Exercise: Rewrite the data from the line with "What is the distance that snow" to the line with "Answer: 9222", changing "distance" to "gap" and keeping everything else the same.

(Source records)
• • •

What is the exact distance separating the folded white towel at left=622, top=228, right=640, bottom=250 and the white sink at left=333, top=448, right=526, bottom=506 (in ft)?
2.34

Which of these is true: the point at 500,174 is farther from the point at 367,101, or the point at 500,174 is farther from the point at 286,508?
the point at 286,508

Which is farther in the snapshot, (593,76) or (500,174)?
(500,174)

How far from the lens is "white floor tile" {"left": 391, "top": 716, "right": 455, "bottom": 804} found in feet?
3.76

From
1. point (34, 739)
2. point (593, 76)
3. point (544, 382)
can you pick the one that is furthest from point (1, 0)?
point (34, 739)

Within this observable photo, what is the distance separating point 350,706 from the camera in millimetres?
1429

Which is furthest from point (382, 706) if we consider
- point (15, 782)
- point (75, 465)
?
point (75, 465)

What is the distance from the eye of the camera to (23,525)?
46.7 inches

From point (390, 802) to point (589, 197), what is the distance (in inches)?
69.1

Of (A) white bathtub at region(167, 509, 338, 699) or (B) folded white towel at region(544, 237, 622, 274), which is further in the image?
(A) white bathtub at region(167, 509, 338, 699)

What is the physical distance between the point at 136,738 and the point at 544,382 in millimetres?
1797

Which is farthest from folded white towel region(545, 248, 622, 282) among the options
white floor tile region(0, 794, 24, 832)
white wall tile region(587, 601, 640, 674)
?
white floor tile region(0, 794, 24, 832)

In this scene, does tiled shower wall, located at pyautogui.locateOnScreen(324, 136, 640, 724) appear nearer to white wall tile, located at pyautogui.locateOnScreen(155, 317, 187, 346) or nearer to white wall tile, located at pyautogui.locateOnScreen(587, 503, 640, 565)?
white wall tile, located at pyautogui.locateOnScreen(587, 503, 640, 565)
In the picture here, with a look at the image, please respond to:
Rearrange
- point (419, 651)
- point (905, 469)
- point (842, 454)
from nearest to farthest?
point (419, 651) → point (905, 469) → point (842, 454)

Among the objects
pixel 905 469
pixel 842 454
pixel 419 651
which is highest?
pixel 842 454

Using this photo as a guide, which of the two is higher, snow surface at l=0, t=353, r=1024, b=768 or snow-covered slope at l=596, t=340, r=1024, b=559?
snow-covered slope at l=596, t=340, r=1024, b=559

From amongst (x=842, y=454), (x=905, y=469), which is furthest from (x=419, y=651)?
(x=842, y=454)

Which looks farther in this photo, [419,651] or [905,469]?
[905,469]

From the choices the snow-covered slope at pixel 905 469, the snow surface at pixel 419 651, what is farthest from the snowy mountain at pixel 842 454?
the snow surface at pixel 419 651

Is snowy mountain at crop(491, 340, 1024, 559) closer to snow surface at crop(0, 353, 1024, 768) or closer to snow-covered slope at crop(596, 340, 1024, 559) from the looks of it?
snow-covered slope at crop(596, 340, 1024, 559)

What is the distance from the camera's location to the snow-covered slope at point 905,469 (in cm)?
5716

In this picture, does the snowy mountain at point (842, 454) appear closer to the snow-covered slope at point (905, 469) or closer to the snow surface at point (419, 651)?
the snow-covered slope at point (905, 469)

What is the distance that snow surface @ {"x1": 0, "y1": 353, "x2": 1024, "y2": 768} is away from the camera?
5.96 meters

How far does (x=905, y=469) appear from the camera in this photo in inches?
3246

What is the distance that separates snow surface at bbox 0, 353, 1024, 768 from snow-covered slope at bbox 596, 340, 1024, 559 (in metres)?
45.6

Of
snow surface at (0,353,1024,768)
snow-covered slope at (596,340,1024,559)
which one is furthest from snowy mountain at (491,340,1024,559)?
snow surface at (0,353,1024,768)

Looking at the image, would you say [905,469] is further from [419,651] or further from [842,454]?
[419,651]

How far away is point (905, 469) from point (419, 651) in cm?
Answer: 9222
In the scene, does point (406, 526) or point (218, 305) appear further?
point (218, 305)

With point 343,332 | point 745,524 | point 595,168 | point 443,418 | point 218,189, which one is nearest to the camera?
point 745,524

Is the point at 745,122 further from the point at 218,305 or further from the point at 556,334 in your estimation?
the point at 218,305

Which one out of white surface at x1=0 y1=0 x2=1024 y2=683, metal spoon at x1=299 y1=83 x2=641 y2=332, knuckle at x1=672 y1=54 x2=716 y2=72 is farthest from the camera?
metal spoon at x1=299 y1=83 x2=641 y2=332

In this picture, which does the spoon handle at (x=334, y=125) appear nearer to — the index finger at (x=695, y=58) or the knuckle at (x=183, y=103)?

• • •

Exercise output:
What is the gap that snow surface @ {"x1": 0, "y1": 353, "x2": 1024, "y2": 768} is away from the camera?
5.96 meters

How far does (x=905, y=469) appear from the camera in this photo in inches?
3246

What is the gap that separates snow surface at bbox 0, 353, 1024, 768 from snow-covered slope at bbox 596, 340, 1024, 559 (in metres)?
45.6

Of
snow surface at (0,353,1024,768)
snow-covered slope at (596,340,1024,559)
which one is furthest from snowy mountain at (491,340,1024,559)?
snow surface at (0,353,1024,768)

Looking at the image, would you say [905,469] is further from [419,651] or further from [842,454]?
[419,651]

How far away is point (905, 469) from point (419, 651) in cm?
Answer: 9222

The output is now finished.